Tomorrow's performance is part of a tour to promote Masekela's new CD "Jubulani," which is comprised of "old folk wedding songs," Masekela said. The CD's theme speaks to the rich cultural traditions of South African wedding celebrations, according to the program notes.

The audience can expect to hear songs from the new CD in tonight's performance, as well as more popular songs with which viewers will likely be familiar, Masekela said.

In addition to his musical success, Masekela is also an activist. He works to raise global awareness of the discriminatory apartheid policies that defined the South African government through the 20th century, according to program notes.

In Monday's "The Artist's Role as Activist," part of the "Words and Their Consequences" programming series, Masekela spoke with English professor Jonathan Crewe in Filene Auditorium about his personal history, as well as his work as an activist.

During the discussion, Masekela addressed the tremendous role that music plays in every aspect of South African life, as well as the "musical resilience" of African cultures throughout times of repression and struggle, he said.

"In South Africa, there was nothing that used to happen without music," Masekela said.

Since the colonization of South Africa in 1652 and until the official end of apartheid in 1990, music was a key factor in African resistance to repression and attack. "What bedeviled the ears" of all the repressors who went through South Africa was "song, song, song," Masekela said. As a result, music became an agent of liberation and freedom in the country. The songs of the people were a "major catalyst" in African liberation attempts, he said.

Growing up in this culture, Masekela said he was constantly surrounded by music.

"If you loved music and you were born in South Africa, you were like a pig in dirty mud," Masekela said. "What I am didn't really come from me. I absorbed it."
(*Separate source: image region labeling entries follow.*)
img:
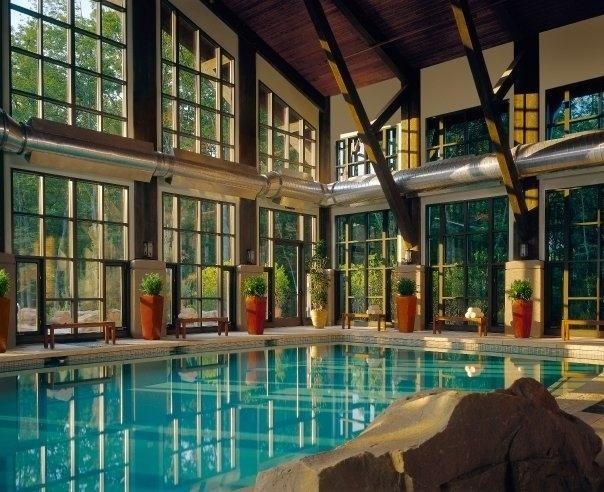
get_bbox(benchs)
[561,319,602,340]
[342,312,385,330]
[175,317,229,339]
[40,321,117,349]
[432,317,486,337]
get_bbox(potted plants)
[310,241,329,328]
[507,280,534,338]
[393,277,416,333]
[138,272,165,340]
[0,270,12,354]
[241,276,268,335]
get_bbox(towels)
[366,305,382,314]
[465,306,484,317]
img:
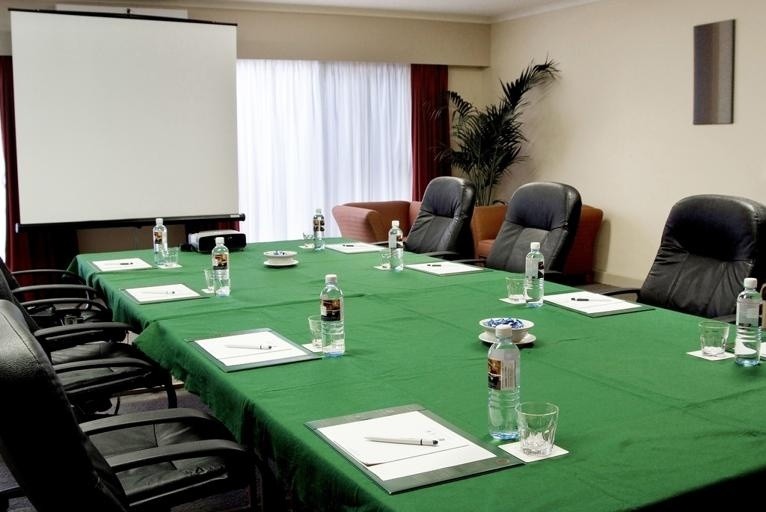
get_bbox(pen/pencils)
[342,243,354,247]
[364,432,438,448]
[119,262,132,265]
[571,298,608,302]
[145,290,175,294]
[427,263,442,267]
[227,344,271,349]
During the course of his discussion, Masekela also discussed the negative effects that globalization and technology have had on individual cultures, including South Africa, particularly in stripping them of their individuality.

"We've become so hybridized that we've all sort of abandoned that original-ness' that we came from," Masekela said.

For this reason, one of his "biggest obsessions" is restoring African heritage and pride to the people of South Africa, he said. International African society has been convinced through advertising and brainwashing that their heritage is somehow "barbaric, pagan, heathen and heretic," Masekela said.

Masekela also discussed apartheid and the gender discrimination that were prevalent in South Africa during his discussion. The racial discrimination that characterized apartheid was "the worst thing that ever happened to Africa," as it tore apart families and sought to destroy the mutual respect that was beginning to form between members of different ethnic groups, according to Masekela.

As a result of apartheid, thousands of families were broken up because it was illegal for black and white people to have "intimate relations" as per the Immorality Act, Masekela said. He also addressed the fact that South Africa is characterized by "major disregard and disrespect towards women," he said.

Masekela said that through his actions and his music he is working to raise awareness about the anti-apartheid movement in Africa, as well as to promote the rich South African culture that he hopes will not succumb to globalization's homogenizing effects.